Fine-Tuning Text to Speech with Voice Director (How-To Series - Part 2)

In this guide we'll show you how you can use Replica's fine-grained control in Text-to-Speech (TTS) and Voice AI. Whether you’re a developer, content creator, or audio enthusiast, this guide will help you unlock advanced fine-tuning techniques that bring your digital voices to life with precision and style.

1. Fine-grained control of Voice AI

Take command of your TTS outputs with our robust, fine-grained controls. Our advanced settings let you tailor every nuance of your voice synthesis, ensuring your digital narrations are not just heard, but felt. Here’s how you can fine-tune your Text-to-Speech:

Pitch: Adjust the tonal quality of your audio with precision, ranging from -12st to +12st.*‍

Pace: Control the rhythm of your speech by adjusting the pace from 50% (slower, dramatic effect) to 150% (fast, energetic delivery). This flexibility is perfect for emphasizing key points or creating engaging narratives.‍

Volume: Set the perfect loudness with our volume control, ranging from -6dB to +6dB.*‍

Breaks: Enhance clarity and impact by inserting pauses anywhere between 0.1 second and 2 seconds. Use breaks to create dramatic suspense or ensure every word lands with precision.‍

Say-as: Control how numbers, date and potential acronyms are interpreted.

* “st” stands for semitones, which are musical intervals that help define the pitch. A change of 12st equals one octave, so this range allows you to significantly deepen or brighten your voice.
“dB” refers to decibels, a unit of measurement for sound intensity. Adjusting within this range ensures your voice is delivered with just the right impact without distortion.

‍

2. Control the Prosody of your Text to Speech

Highlight the section of text you want to modify, and a floating toolbar will appear. Adjust the pitch, pace, volume, using the intuitive controls. Listen to the changes, ensuring your adjustments perfectly complement your content.‍

Adjusting the pitch during fine-tuning. — Adjusting the **pitch**

Adjusting the pace during fine tuning — Adjusting the **pace**

Adjusting the volume during fine tuning. — Adjusting the **volume**

3. Inserting Breaks

You can insert breaks at a particular before or after a selection. Highlight either a word, or a space/comma character to engage the toolbar. Choose to insert the break either before or after the selection.

Adding a break before a word. — Selecting a word to add a break

4. Using Say-as to control interpretation.

spell-out: Pronounce each letter individually. So you choose for WHO to be pronounced as the word 'who' or to spell-out each character as 'W H O', as in the World Health Organization.

Specifying the interpretation of WHO — Specifying that WHO should be spelled out.

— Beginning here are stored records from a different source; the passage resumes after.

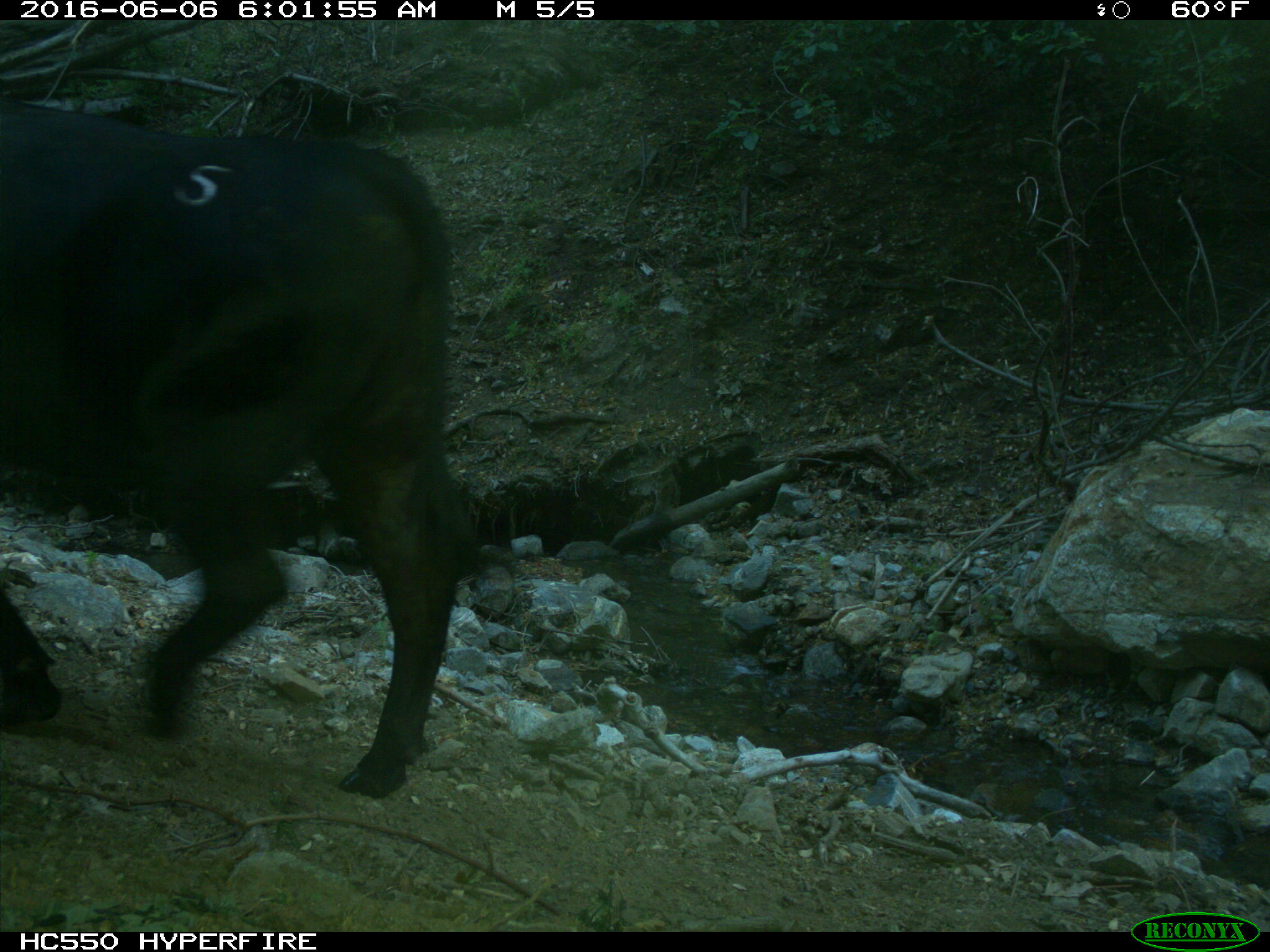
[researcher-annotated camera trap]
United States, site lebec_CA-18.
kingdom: Animalia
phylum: Chordata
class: Mammalia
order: Artiodactyla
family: Bovidae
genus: Bos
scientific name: Bos taurus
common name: domestic cow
Bos taurus (domestic cow).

date: Ensure dates like 11/11/24 are read as “11th of November 2024” or “November 11th 2024.”

‍currency: Convert symbols like $10 into natural language (“ten dollars”)

number: Choose from:

• cardinal: “2025” becomes “two thousand and twenty five.”

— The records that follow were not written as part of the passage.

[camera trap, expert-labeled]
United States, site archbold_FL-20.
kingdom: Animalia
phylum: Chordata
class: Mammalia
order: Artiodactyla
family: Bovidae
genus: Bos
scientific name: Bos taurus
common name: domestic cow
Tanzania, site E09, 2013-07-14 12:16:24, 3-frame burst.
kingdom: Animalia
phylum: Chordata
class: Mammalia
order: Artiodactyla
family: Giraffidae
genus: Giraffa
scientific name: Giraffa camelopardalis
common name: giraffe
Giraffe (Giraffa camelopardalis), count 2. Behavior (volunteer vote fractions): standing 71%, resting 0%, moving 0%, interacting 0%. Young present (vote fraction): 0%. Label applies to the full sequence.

• digits: “2025” as “two zero two five.”

• year: “2025” as “twenty twenty five.”

Specify the interpretation of dates — Alternate ways to pronounce dates.

5. Resetting Fine-Tuning

‍Made an adjustment you’d like to undo? No problem! Simply click on the marked-up word or phrase and select Reset. This action clears all fine-tuning adjustments, returning your text to its original, unaltered state—ready for a fresh start.

6. SSML with our API

Check out our API docs to see how to use SSML to fine-tune your API requests. https://docs.replicastudios.com‍‍‍

7. Best Practices for Fine-Tuning

Global vs. Fine-tuned Controls

‍Where appropriate, prefer our global controls for pitch, pace, and volume when adjusting the entire text. This provides a consistent, high-quality output, while local controls are ideal for spotlighting specific words or phrases.

Keep It Simple

‍While our system supports complex nested fine-tuning, simpler configurations often yield the best results. Overcomplicating your adjustments might lead to unexpected outcomes.

Mind the Limits

‍Some voices may distort at the extreme ends of pitch or pace. Experiment within recommended ranges to maintain audio clarity and naturalness. If you really need to push pitch in a particular direction, consider combining our global and fine-tune pitch controls.

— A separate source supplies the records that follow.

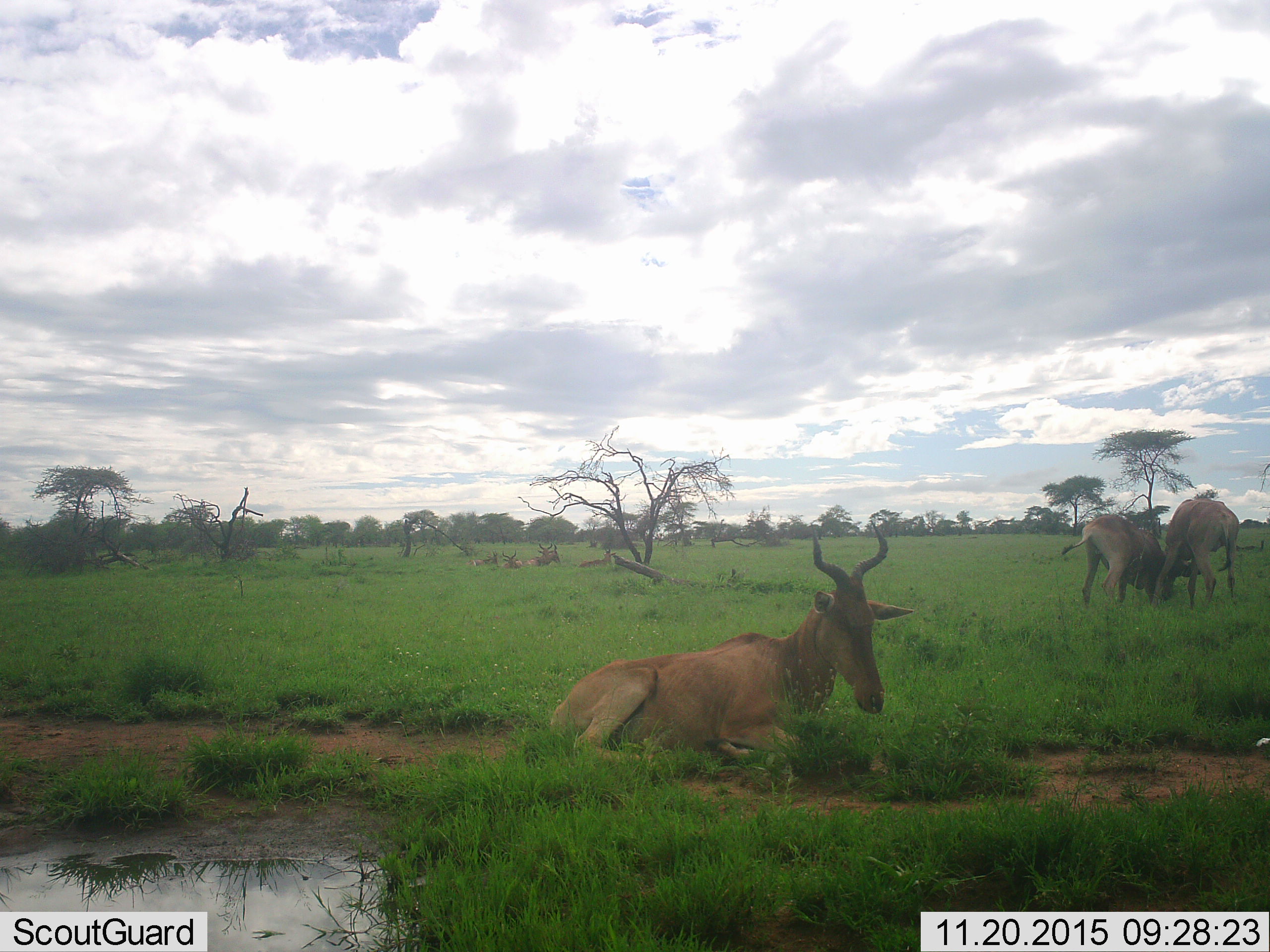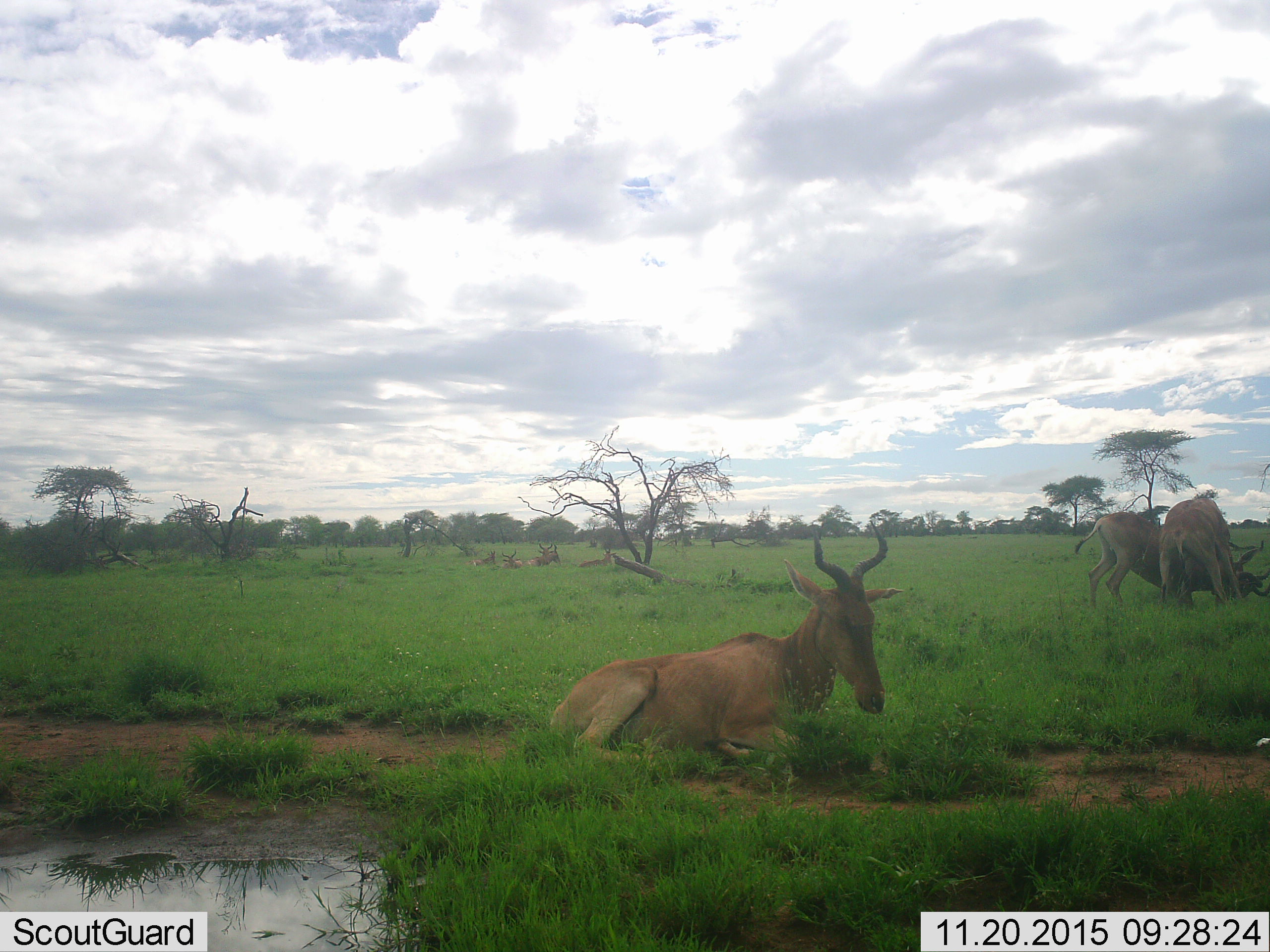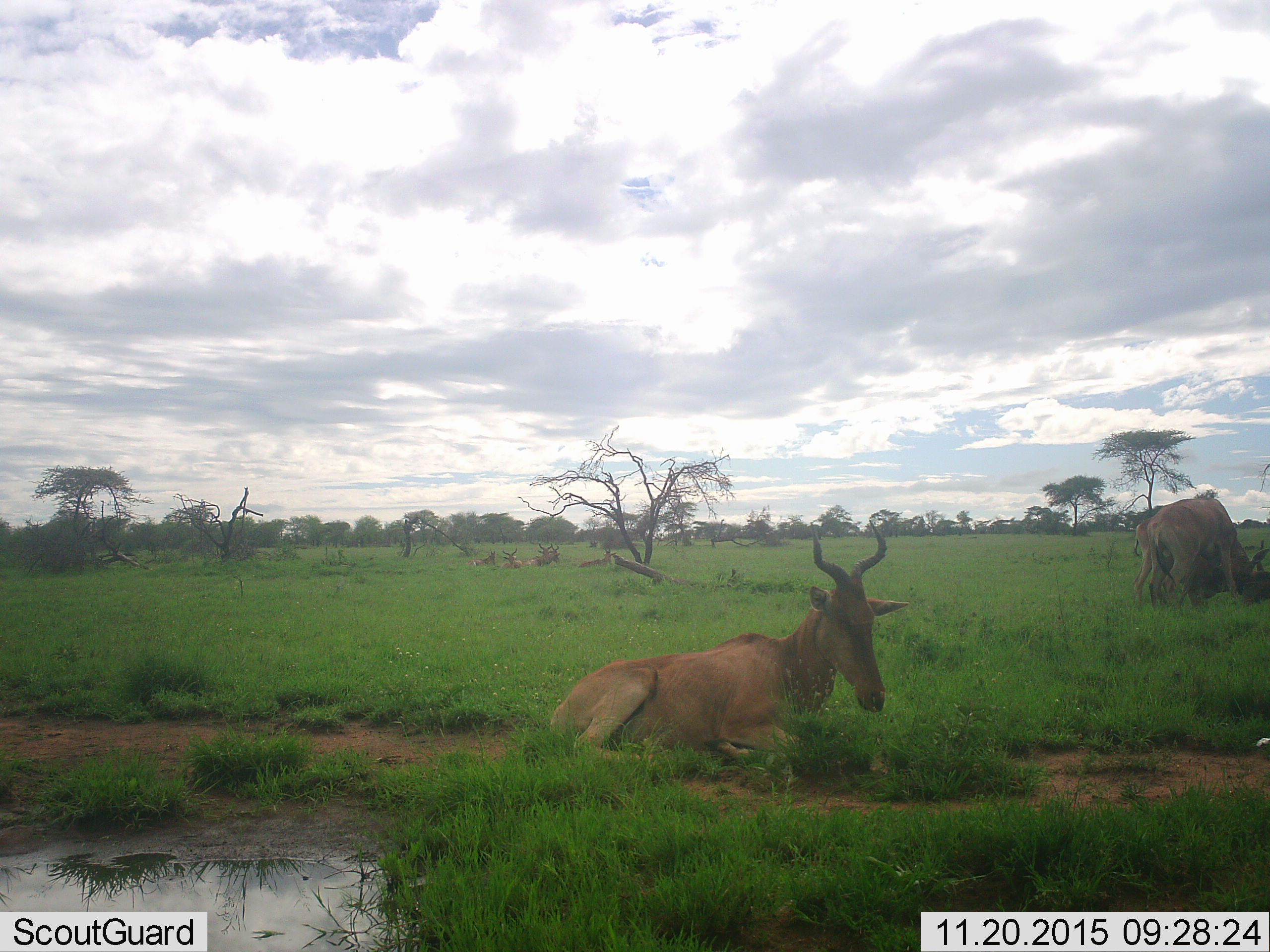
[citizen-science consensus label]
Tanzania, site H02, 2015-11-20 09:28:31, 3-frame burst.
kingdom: Animalia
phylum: Chordata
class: Mammalia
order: Artiodactyla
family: Bovidae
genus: Alcelaphus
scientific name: Alcelaphus buselaphus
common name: hartebeest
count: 8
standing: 22%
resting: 100%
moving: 0%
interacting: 89%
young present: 0%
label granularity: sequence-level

Find the best place to break

‍Inserting a break in the middle of a group of words may have a jarring effect on the result generation. Consider first using a comma or full stop to get a more natural result. If the pause length is still not long enough, commas or full stops make an ideal place to add additional silence breaks.

Harness the Power of SSML

‍Our API supports SSML, offering unparalleled control over your TTS output. Dive into our API documentation for advanced customization and truly next-level Voice AI integration.

‍Conclusion: Transform Your Text-to-Speech with Fine-Grained Control

‍By leveraging these fine-tuning techniques and SSML capabilities, you can transform ordinary TTS outputs into dynamic, engaging audio experiences. Whether you’re producing content for marketing, education, or entertainment, mastering these controls will help you deliver clear, compelling, and emotionally resonant messages. Embrace the future of Voice AI with our comprehensive guide, and let every word you produce resonate with precision and passion. Get ready to elevate your audio content and make every narrative count! Happy fine-tuning, and enjoy creating brilliant, high-impact Text-to-Speech experiences!